Sosyal tecrit ölümler ve erken ölümleri artıran bir faktör ve genellikle sağlık üzerinde düşünüldüğünden çok daha önemli bir rol oynuyor.
Salgın nedeniyle konulan kısıtlamalar zaten sosyal ilişkileri sınırlamış ve morali düşürmüş durumda. Bir de dışarda maske zorunluğu getirilirse bu dışarıya çıkmaktan caydırıcı bir rol oynayarak tecriti daha da artırabilir. İnsanların içeride buluşmaya yönelmesine, ya da hem beden hem ruh sağlığında önemli rol oynayan açık havada sportif faaliyetlerden vazgeçmelerine yol açabilir.

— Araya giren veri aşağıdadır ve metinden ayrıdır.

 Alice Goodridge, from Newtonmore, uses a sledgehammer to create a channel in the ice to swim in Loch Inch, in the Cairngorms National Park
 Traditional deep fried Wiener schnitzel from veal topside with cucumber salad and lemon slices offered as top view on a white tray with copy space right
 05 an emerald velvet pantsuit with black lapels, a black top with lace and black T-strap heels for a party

Dolayısıyla enerjiyi çoğunlukla iç mekanlarda gerçekleşen bulaşı önlemeye harcayıp açık havayı insanların yeniden enerji toplayıp sosyal ilişkilerini sürdürebileceği bir yer olarak muhafaza etmek kamu sağlığı açısından büyük yararlar sağlayacaktır.

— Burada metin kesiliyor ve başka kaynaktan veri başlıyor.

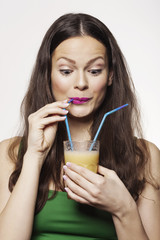 Portrait of a Woman Drinking Fruit Juice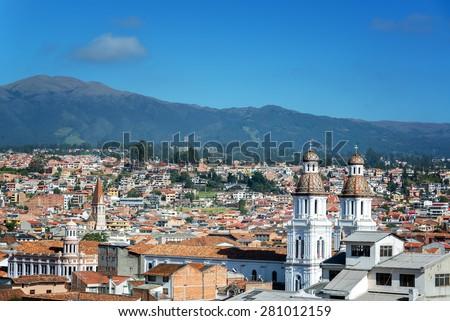 Cityscape of Cuenca, Ecuador with Santo Domingo church visible in the bottom right - stock photo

Sistem açısından bakıldığında da bütün müdahalelerin bir maliyeti vardır.
Dışarda maske zorunluluğu uygulamasının getireceği maliyet, başka alanlarda daha etkili politika ya da projeler yürütme fırsatlarının kullanılmaması anlamına gelir.
Son olarak dışarda maske mecburiyeti bazı durumlarda, kararlı bir liderliğe işaret eden en görünür müdahale olarak popüler olabilir. Ne var ki bu tür zorunlu önlemler bulaş riskini düşürmek ya da salgının öne çıkardığı sosyo-ekonomik eşitsizlikler ve yapısal ırkçılıktan kaynaklanan sorunları çözmek bakımından etkili olmazlar ve hem vakaların yayılmasına hem de dünyanın her köşesinde gözlenen eşitsizliklerin sürmesine katkıda bulunurlar.